# Changing Account Name?



## NovaScotian (Feb 23, 2004)

I have stupidly used the same account name on two OS X machines (one Jaguar the other Panther), and obviously that leads to confusion when connecting from one to the other. 

Is there a way to change the name and shortname of either from the terminal? It's not possible from the Accounts Preference Pane - both are dimmed.


----------



## leinad256 (Feb 23, 2004)

why dont you create a new account and delete the other one?


----------



## brianleahy (Feb 23, 2004)

> why dont you create a new account and delete the other one?



My thoughts exactly, I recently had to do this on several machines.  When deleting an account you can even have it archive the deleted users' home folder, which you can then later extract into the home folder of the new user you created to replace it.


----------



## NovaScotian (Feb 23, 2004)

I didn't simply delete the account and create another because I wasn't sure how to move all the old user's files to the new account, get permissions all up to snuff, have all the applications remain accessible, keep Apache, PHP, and MySQL functioning properly, and have SSH work without having to frig around with the key. Clearly OS X's protections confuse me no end. 

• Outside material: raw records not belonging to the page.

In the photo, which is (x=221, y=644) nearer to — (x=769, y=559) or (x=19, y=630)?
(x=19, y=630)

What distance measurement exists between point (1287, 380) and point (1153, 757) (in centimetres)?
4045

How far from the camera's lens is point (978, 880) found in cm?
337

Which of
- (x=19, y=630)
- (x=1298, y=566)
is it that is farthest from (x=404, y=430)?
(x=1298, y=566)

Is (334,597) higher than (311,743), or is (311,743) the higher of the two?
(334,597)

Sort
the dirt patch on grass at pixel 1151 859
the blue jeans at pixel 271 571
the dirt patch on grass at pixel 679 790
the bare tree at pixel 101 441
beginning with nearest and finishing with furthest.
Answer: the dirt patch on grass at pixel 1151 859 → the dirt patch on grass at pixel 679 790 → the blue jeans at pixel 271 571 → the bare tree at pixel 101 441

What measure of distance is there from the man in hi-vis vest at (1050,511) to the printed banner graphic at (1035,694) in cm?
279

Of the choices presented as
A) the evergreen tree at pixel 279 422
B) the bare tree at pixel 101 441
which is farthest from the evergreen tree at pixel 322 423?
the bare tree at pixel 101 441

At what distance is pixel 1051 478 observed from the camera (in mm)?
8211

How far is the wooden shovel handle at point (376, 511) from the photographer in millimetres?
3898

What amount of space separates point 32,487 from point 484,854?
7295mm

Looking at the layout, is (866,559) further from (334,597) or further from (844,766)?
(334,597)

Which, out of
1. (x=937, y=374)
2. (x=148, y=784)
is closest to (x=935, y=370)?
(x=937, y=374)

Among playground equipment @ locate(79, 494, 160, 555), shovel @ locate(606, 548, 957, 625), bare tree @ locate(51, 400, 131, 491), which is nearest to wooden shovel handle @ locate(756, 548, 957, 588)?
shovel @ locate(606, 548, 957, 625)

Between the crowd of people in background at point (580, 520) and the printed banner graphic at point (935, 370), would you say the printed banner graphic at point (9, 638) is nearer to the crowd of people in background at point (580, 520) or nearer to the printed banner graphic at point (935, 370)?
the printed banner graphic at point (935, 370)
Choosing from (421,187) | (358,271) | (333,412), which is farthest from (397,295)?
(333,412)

If creating a new user and deleting the old one is the only option, I'll leave things as they are. Thanks anyway.


----------



## leinad256 (Feb 23, 2004)

you can change the computer name too, in the preferences panel


----------



## brianleahy (Feb 23, 2004)

If you're afraid of deleting the old user, it *IS* possible to copy the files from one user to another BEFORE deleting the old user - via terminal.   I think you'd do it this way:

sudo cp -R /Users/oldUser/* /Users/newUser/*

Anyone see a flaw in this?


----------



## dagaz (Feb 23, 2004)

brianleahy said:
			
		

> If you're afraid of deleting the old user, it *IS* possible to copy the files from one user to another BEFORE deleting the old user - via terminal.   I think you'd do it this way:
> 
> sudo cp -R /Users/oldUser/* /Users/newUser/*
> 
> Anyone see a flaw in this?



The main flaw is that cp doesn't copy resource forks.  I would use *sudo ditto -rsrc /Users/olduser/ /Users/newuser/ *  the other advantage of ditto is that it automatically copies directories.

EDIT: the above code should be written across a single line with a single space after ditto, -rsrc, olduser/

BUT, getting back to the original question, I have the same account on my computer and my girlfriend's computer, which makes it a lot easier to connect together (admittedly we're both running 10.3 but I don't think that should be an issue), we even have exactly the same account names and passwords on each others computer and this works really well for us (I connect to her computer to print).


----------